Dans le reste de l’Île-de-France, la situation est similaire avec une baisse record du nombre de cyclistes tués. Nous sommes passés de 24 cyclistes tués en 2021 à seulement 10 tués en 2022. Il s’agit d’une baisse significative de 58% sur un an et de 33% par rapport à 2019. Là encore, les aménagements cyclables mis en place pendant la crise Covid par les départements ont participé à la baisse de la mortalité ainsi qu’à la sécurité par le nombre. Dans le département 92 par exemple, le nombre de cyclistes a augmenté de 60% et le nombre de morts a été divisé par 3 depuis 2019.
Quelles solutions en ville ?
On l’a compris, il est bien plus sûr de circuler en ville sur des pistes cyclables ou dans des rues limitées à 30 km/h que sur des départementales rapides. Mais que peut on faire encore pour réduire les accidents et mieux protéger les cyclistes ?
- Continuer à pérenniser les Coronapistes. Il reste encore beaucoup de pistes cyclables temporaires qui demandent à être finalisées avec des protections durables et une continuité cyclable. Nous incitons les départements à poursuivre leurs efforts dans cette direction et à finaliser le RER Vélo.

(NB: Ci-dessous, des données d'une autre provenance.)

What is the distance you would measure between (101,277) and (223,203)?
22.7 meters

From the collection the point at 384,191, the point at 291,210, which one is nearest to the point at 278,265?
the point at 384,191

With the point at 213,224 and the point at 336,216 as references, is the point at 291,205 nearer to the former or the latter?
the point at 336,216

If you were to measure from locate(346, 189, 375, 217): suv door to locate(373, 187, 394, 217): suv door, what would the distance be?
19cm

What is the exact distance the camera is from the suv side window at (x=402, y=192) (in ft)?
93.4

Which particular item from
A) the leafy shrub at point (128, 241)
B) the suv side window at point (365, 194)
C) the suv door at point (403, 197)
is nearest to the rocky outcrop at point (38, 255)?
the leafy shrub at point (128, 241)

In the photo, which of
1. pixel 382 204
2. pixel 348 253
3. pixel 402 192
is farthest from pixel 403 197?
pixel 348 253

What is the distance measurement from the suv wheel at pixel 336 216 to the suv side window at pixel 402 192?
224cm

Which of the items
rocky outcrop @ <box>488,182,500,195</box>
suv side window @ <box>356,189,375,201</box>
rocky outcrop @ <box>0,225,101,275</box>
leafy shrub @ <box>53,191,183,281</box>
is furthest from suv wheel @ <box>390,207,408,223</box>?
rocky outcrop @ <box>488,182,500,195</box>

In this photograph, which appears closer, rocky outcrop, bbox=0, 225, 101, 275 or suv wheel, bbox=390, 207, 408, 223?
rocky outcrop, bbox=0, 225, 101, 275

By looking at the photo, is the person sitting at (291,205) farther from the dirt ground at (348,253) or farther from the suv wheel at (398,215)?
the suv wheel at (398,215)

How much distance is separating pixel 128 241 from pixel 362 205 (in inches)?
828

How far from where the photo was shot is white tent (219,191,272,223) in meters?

- Réduire le risque d’accident liés aux angles morts des poids lourds. Il faut généraliser les aménagements de type carrefours néerlandais et limiter l’utilisation des poids lourds à faible visibilité lorsqu’ils ne sont pas équipés de systèmes d’alerte actifs ou passifs (caméras, détecteurs).
- Réduire le risque d’emportièrage. Il faut supprimer toutes les bandes cyclables et pictogrammes vélos placés trop près des véhicules en stationnement.
Enfin, nous alertons les pouvoirs publics sur la recrudescence du téléphone au volant, qui devient endémique. Les conducteurs sont de plus en plus nombreux à écrire des messages, faire des appels en visio, se filmer sur TikTok, ou même regarder Netflix en conduisant. C’est inquiétant et dangereux.
Quelles solutions à la campagne ?
A la campagne, l’absence d’aménagements cyclables et le différentiel de vitesse entre les voitures et les vélos pose problème. Les véhicules motorisés frôlent les cyclistes lors des dépassements et percutent même des cyclistes arrivant en face. On observe une recrudescence des cas de cyclistes percutés volontairement par des automobilistes. Que peut-on faire pour sécuriser les cyclistes en péri-urbain ?
- Créer un maillage de pistes cyclables continues et sécurisées pour relier les villes entre elles
- Réduire la vitesse et lutter contre les élus qui souhaitent repasser à 90km/h. C’est totalement criminel et cela engendre une augmentation des accidents mortels. Un cycliste à 30km/h n’a aucune chance face à un véhicule motorisé lancé à 90km/h qui viendrait le percuter.
- Autoriser la police et la gendarmerie à utiliser les signalements de cyclistes équipés de caméras embarquées, comme en Grande Bretagne. Détecter et verbaliser les chauffards au comportement dangereux avant qu’ils ne tuent quelqu’un est un enjeu majeur.
Nous soutenons la FUB qui rappelle que c’est aux pouvoirs publics d’assurer la sécurité de tous les usagers de la route, à commencer par les plus vulnérables d’entre eux. Un plan vélo national se doit de viser une sécurisation des routes en ville comme à la campagne pour permettre une réduction significative du nombre de morts à vélo et accompagner la massification de la pratique. L’État doit prendre ses responsabilités et donner les moyens aux collectivités d’investir dans des aménagements cyclables.